> What needs to be done:
Can you format all of the material below as a numbered list, one entry per line, with the blank lines dropped?

> Entries shown:

☆ ☆ ☆ ☆ ☆

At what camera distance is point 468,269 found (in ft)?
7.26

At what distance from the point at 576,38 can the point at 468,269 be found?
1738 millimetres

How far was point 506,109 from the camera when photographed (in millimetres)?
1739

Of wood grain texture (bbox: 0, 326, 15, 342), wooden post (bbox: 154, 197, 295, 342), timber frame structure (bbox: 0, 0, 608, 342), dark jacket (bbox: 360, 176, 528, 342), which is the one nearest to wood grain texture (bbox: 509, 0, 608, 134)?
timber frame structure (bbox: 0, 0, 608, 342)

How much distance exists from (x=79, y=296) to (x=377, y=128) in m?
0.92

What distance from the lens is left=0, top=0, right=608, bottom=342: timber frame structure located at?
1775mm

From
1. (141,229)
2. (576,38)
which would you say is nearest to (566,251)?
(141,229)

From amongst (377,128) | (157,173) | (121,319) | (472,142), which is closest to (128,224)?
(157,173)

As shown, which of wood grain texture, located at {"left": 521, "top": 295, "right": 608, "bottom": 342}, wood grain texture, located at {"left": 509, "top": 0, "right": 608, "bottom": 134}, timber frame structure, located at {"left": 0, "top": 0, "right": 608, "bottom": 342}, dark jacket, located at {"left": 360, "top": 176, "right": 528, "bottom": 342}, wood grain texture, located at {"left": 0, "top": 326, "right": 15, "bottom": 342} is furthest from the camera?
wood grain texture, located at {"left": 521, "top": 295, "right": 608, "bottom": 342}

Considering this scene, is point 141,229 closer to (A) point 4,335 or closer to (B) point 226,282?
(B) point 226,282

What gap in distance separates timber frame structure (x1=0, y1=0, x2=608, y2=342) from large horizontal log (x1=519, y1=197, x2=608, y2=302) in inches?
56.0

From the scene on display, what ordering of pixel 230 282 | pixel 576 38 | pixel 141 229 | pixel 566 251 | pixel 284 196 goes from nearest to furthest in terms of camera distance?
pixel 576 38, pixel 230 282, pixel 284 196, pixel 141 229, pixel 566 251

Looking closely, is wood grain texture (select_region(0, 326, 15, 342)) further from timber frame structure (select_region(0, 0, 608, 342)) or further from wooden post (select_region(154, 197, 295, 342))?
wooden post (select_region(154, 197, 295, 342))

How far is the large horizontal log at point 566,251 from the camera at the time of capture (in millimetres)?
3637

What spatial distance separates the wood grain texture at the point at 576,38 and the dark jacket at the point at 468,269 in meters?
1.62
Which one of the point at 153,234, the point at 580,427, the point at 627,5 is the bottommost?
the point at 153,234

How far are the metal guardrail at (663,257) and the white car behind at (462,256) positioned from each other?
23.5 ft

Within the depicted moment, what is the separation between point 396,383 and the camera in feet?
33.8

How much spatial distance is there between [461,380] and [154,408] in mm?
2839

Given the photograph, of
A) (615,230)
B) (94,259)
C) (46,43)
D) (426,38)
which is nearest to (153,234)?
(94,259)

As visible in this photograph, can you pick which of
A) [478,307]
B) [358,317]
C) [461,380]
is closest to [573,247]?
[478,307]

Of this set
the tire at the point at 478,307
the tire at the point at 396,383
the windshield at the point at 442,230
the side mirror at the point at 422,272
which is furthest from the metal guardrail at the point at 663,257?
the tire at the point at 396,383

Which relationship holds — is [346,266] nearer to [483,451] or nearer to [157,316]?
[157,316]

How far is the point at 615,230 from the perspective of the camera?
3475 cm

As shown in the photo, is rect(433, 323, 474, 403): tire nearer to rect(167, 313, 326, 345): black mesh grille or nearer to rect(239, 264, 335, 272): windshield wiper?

☆ ☆ ☆ ☆ ☆

> Full answer:
1. At what camera distance is point 468,269 found (in ft)?
2. 7.26
3. At what distance from the point at 576,38 can the point at 468,269 be found?
4. 1738 millimetres
5. How far was point 506,109 from the camera when photographed (in millimetres)?
6. 1739
7. Of wood grain texture (bbox: 0, 326, 15, 342), wooden post (bbox: 154, 197, 295, 342), timber frame structure (bbox: 0, 0, 608, 342), dark jacket (bbox: 360, 176, 528, 342), which is the one nearest to wood grain texture (bbox: 509, 0, 608, 134)?
8. timber frame structure (bbox: 0, 0, 608, 342)
9. How much distance exists from (x=79, y=296) to (x=377, y=128) in m?
10. 0.92
11. What distance from the lens is left=0, top=0, right=608, bottom=342: timber frame structure located at?
12. 1775mm
13. From
14. 1. (141,229)
15. 2. (576,38)
16. which would you say is nearest to (566,251)?
17. (141,229)
18. From amongst (377,128) | (157,173) | (121,319) | (472,142), which is closest to (128,224)?
19. (157,173)
20. As shown, which of wood grain texture, located at {"left": 521, "top": 295, "right": 608, "bottom": 342}, wood grain texture, located at {"left": 509, "top": 0, "right": 608, "bottom": 134}, timber frame structure, located at {"left": 0, "top": 0, "right": 608, "bottom": 342}, dark jacket, located at {"left": 360, "top": 176, "right": 528, "bottom": 342}, wood grain texture, located at {"left": 0, "top": 326, "right": 15, "bottom": 342} is furthest from the camera?
21. wood grain texture, located at {"left": 521, "top": 295, "right": 608, "bottom": 342}
22. Considering this scene, is point 141,229 closer to (A) point 4,335 or closer to (B) point 226,282?
23. (B) point 226,282
24. What gap in distance separates timber frame structure (x1=0, y1=0, x2=608, y2=342) from large horizontal log (x1=519, y1=197, x2=608, y2=302) in inches?
25. 56.0
26. From the scene on display, what ordering of pixel 230 282 | pixel 576 38 | pixel 141 229 | pixel 566 251 | pixel 284 196 goes from nearest to furthest in terms of camera distance?
27. pixel 576 38, pixel 230 282, pixel 284 196, pixel 141 229, pixel 566 251
28. Looking closely, is wood grain texture (select_region(0, 326, 15, 342)) further from timber frame structure (select_region(0, 0, 608, 342)) or further from wooden post (select_region(154, 197, 295, 342))?
29. wooden post (select_region(154, 197, 295, 342))
30. How far is the large horizontal log at point 566,251 from the camera at the time of capture (in millimetres)?
31. 3637
32. What spatial distance separates the wood grain texture at the point at 576,38 and the dark jacket at the point at 468,269 in meters?
33. 1.62
34. Which one of the point at 153,234, the point at 580,427, the point at 627,5 is the bottommost?
35. the point at 153,234
36. How far are the metal guardrail at (663,257) and the white car behind at (462,256) positioned from each other?
37. 23.5 ft
38. Within the depicted moment, what is the separation between point 396,383 and the camera in feet?
39. 33.8
40. How much spatial distance is there between [461,380] and [154,408] in mm?
41. 2839
42. Given the photograph, of
43. A) (615,230)
44. B) (94,259)
45. C) (46,43)
46. D) (426,38)
47. which is nearest to (153,234)?
48. (94,259)
49. As visible in this photograph, can you pick which of
50. A) [478,307]
51. B) [358,317]
52. C) [461,380]
53. is closest to [573,247]?
54. [478,307]
55. Of this set
56. the tire at the point at 478,307
57. the tire at the point at 396,383
58. the windshield at the point at 442,230
59. the side mirror at the point at 422,272
60. which is furthest from the metal guardrail at the point at 663,257?
61. the tire at the point at 396,383
62. Which relationship holds — is [346,266] nearer to [483,451] or nearer to [157,316]?
63. [157,316]
64. How far is the point at 615,230 from the perspective of the camera?
65. 3475 cm
66. As shown in the photo, is rect(433, 323, 474, 403): tire nearer to rect(167, 313, 326, 345): black mesh grille or nearer to rect(239, 264, 335, 272): windshield wiper?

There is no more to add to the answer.